4.2. Effects of the Diet Substrate and 3-NOP on Fermentation Parameters

In the present in vitro study, the nonsignificant combination effect of 3-NOP and CFP on CH4 reduction contrasts findings from in vivo experiments [13,16]. This leads to the assumption that diet type per se does not contribute to synergistic effects but, rather, specific diet-induced rumen physiological factors and, more importantly, those being controlled in a RUSITEC. Thus, feeding HC diets may cause additive indirect effects on CH4 inhibition that are related to the increased production of propionate from H2-consuming fermentation pathways, passage rate (thereby limiting the time available for degradation of slowly fermentable carbohydrates), and reduced pH values (thereby inhibiting pH-sensitive methanogens) [7,32], affecting fermentation kinetics and microbial community structures [11,16,33]). As is typical for RUSITEC experiments, the fermentation conditions (e.g., particle retention time, flow rate of the (artificial) saliva, size of feed particles, motility, temperature, ratio of feed to liquid content, and liquid outflow rate) were standardised and strictly controlled in the present study. This could have equalised the abovementioned potential concentrate feed effects on fermentation characteristics and, therefore, explain the lack of synergistic effects between high CFP and 3-NOP on CH4 inhibition.
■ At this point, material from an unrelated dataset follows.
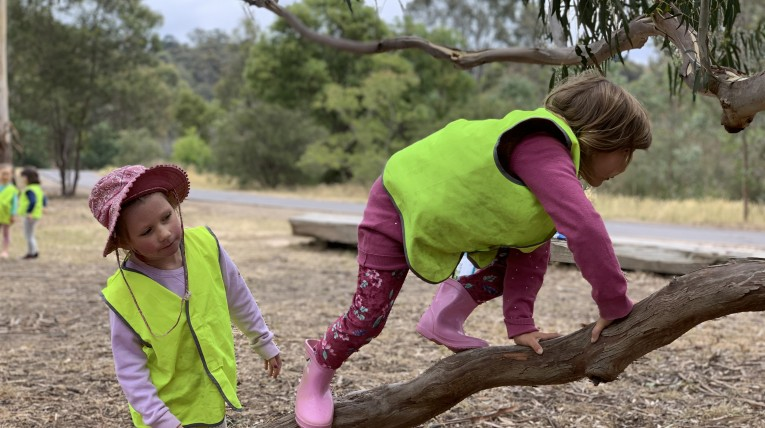 Forest school Melbourne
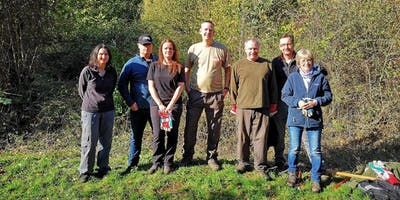 Conservation Work Party - Salcey Forest, Nov 2019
In the performed trial, pH values remained within the physiological range of pH-sensitive rumen bacteria and methanogenic Archaea [29]. Therefore, inhibition of rumen microorganisms due to low pH values was excluded, particularly as a high buffering capacity and controlled infusion rate of the artificial saliva were pre-set in the apparatus. The wide ratio between the liquid and solid phase in the fermenter may have prevented significant acidification solely by the diet substrate. The infusion rate of the buffer was, however, not changed with regard to the lack of effects of a comparable HC diet on rumen pH values, as previously observed in vivo [16]. In the conducted experiment, pH values were marginally lower in LC when compared to HC diets (pH: CFP: p = 0.019), which was related to the increased total VFA production (mmol/g of DMD) observed in LC diets (CFP: p = 0.012; Table 4).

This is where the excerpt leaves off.